*Exercise*.
Return the lines of the listing below exactly as they appear, beginning at the one with "Kaguya-sama wa Kokurasetai?: Tensai-tachi" and stopping after the one with "- CG Sandesh"; do not include pictures.

==== Source data ====

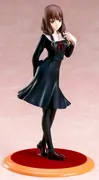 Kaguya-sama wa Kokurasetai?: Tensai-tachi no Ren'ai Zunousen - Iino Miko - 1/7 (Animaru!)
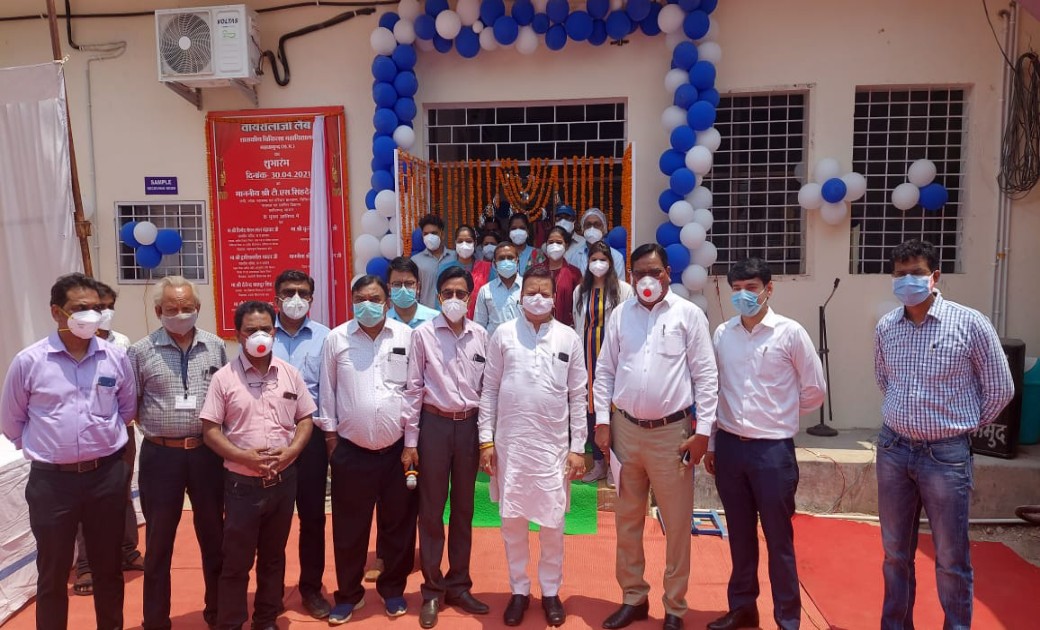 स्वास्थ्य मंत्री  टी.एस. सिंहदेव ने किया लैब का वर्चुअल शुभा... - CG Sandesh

====
==== Source data ====

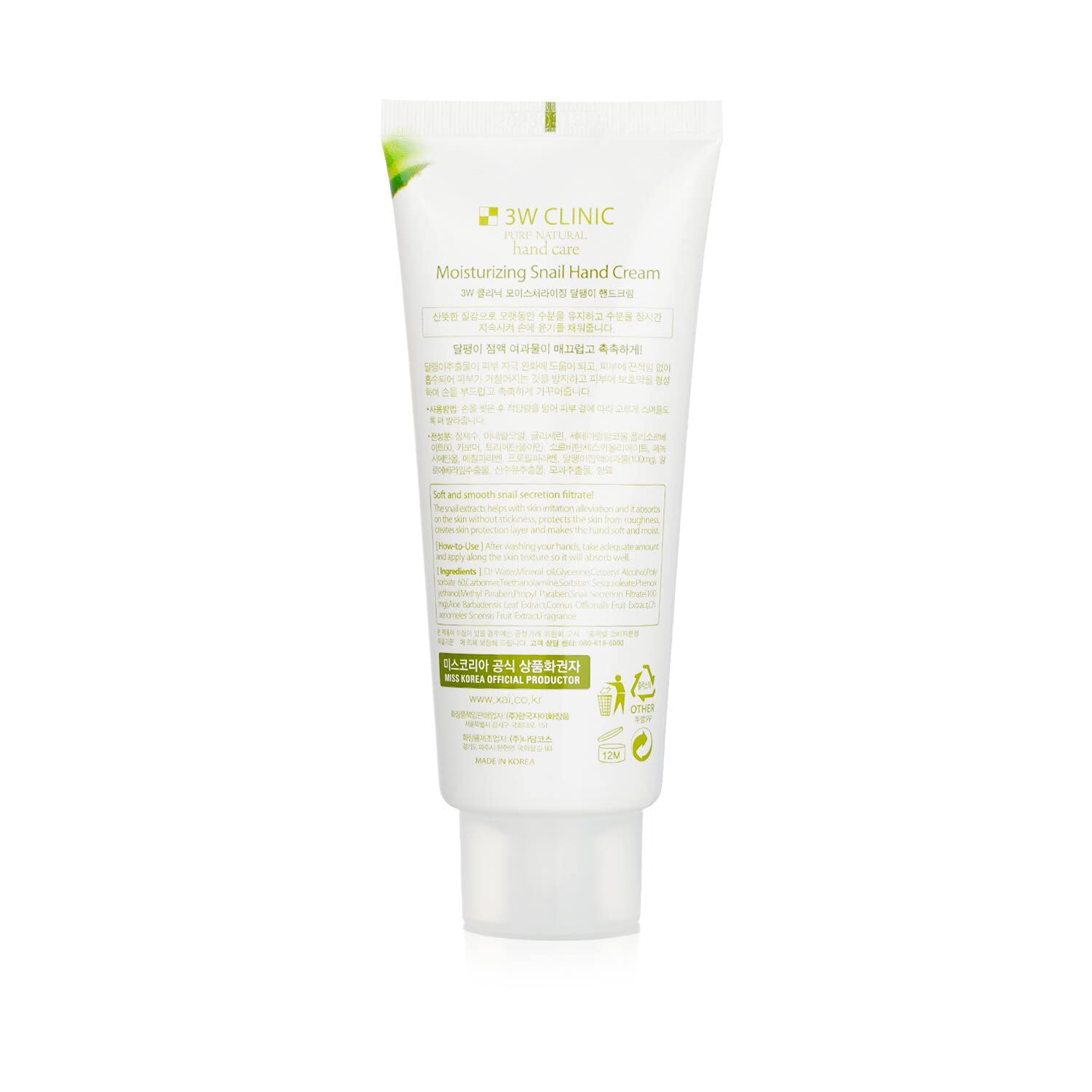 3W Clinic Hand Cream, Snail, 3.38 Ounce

====
==== Source data ====

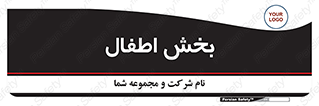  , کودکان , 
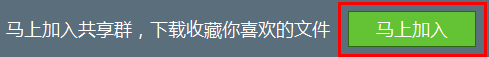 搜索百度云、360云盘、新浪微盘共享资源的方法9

====

*Answer space*.
 Kaguya-sama wa Kokurasetai?: Tensai-tachi no Ren'ai Zunousen - Iino Miko - 1/7 (Animaru!)
 स्वास्थ्य मंत्री  टी.एस. सिंहदेव ने किया लैब का वर्चुअल शुभा... - CG Sandesh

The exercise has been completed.